Shares in the Shanghai-based chain, which specialises in coffee-style drinks such as “teaspressos” and oolong “teapuccinos”, rose as much as 49 per cent on its first day of trading on Nasdaq. The shares retreated during the afternoon to close 14 per cent higher.
The listing made 30-year-old chief executive Junjie Zhang a billionaire, with his 19.9 per cent stake in Chagee now worth just under $1.1bn.
Chagee sold 14.7mn shares at $28 each, raising $411mn, Bloomberg data show. The stock opened at $33.75, giving the company a fully diluted market capitalisation of more than $6bn. Thursday’s rally comes days after Donald Trump’s administration increased tariffs on Chinese goods to about 125 per cent, stepping up a trade war that economists expect to hit global economic growth.
Chagee’s initial public offering is the largest Chinese listing in the US since electric vehicle group Zeekr raised $411mn last May, according to Renaissance Capital, a provider of IPO research. It also marks one of the most successful New York debuts this year.
Bankers had expected the US IPO market to explode back to life under a Republican administration following a three-year dry spell, but several closely watched listings, including liquefied natural gas exporter Venture Global and data centre operator CoreWeave, earlier this year met with lukewarm investor interest.
Several other large offerings were postponed shortly after Trump’s so-called “liberation day” tariff announcements on April 2, though broader market turbulence had not stopped “a wave” of 24, mostly microcap, Chinese companies from listing in the US this year, said Matthew Kennedy, a senior strategist at Renaissance.
Chagee’s prospectus lists “trade disputes” and changing US “foreign investment laws” as crucial risk factors.
Goldman Sachs this week highlighted growing concerns that Trump may force Chinese companies to delist from US stock exchanges, writing in a note to clients: “In an extreme scenario, US investors may have to liquidate $800bn worth of holdings in Chinese stocks.”
A person close to Nasdaq told the Financial Times the exchange had not heard from the White House on the matter.
Some market participants had questioned why Chagee, which hopes to expand overseas, chose the US, given rival Chinese tea companies Guming and Mixue have surged since they went public in Hong Kong in February and March, respectively.
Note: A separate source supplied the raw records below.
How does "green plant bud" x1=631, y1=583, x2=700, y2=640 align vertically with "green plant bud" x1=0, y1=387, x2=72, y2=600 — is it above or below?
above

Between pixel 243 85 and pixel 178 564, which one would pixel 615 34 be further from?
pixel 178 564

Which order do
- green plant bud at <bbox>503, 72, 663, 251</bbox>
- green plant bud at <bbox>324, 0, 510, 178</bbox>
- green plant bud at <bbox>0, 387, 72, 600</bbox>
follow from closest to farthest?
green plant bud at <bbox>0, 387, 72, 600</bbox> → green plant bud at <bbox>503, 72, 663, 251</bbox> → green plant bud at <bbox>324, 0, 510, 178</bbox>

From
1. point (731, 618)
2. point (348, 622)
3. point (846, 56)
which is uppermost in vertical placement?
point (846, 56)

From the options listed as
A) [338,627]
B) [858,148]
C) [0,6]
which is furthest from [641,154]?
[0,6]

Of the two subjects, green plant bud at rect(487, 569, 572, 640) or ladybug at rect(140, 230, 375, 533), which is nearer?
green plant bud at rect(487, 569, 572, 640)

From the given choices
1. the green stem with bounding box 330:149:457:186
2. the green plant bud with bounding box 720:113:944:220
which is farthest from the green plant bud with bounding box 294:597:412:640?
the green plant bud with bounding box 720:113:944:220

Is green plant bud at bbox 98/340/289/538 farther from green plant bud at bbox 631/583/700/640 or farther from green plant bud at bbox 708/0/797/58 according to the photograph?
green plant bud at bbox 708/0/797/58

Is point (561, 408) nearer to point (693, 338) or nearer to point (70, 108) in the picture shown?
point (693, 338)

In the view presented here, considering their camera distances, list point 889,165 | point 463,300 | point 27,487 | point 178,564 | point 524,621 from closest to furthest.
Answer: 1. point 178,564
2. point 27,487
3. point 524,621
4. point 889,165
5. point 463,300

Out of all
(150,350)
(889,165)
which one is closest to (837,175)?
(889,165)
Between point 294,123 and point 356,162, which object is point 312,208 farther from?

Those concerns appeared overblown on Thursday as Chagee’s stock surged, however.
Chagee’s business in China was booming, according to the company’s IPO prospectus. It ran 6,440 tea houses — 97 per cent of which are in China — at the end of last year, up 83 per cent on 2023, while net revenues rose 167.4 per cent year on year to just under $1.7bn. Net income rose to $344mn.
US coffee chain Starbucks, in comparison, has 7,600 stores across China.
Citigroup, Morgan Stanley, Deutsche Bank and investment bank China International Capital acted as lead underwriters.
CDH Investment Management, RWC Asset Management, Allianz Global Investors Asia Pacific and Orix Asia Asset Management had indicated their “nonbinding” interest in purchasing 51.7 per cent of the shares set to go on sale, Chagee said in its prospectus.
About 9 per cent of Chinese tea by volume was exported to the US last year as suppliers rushed to beat expected levies under Trump. Chinese tea shipped to the US are set to face a tariff above 100 per cent.
“Serious [US] tea drinkers will be seriously impacted,” said Dan Bolton, tea editor at STiR Coffee and Tea Magazine, adding the drink had historically been one of China’s “greatest ambassadors” and “paved the way for trade and negotiations”.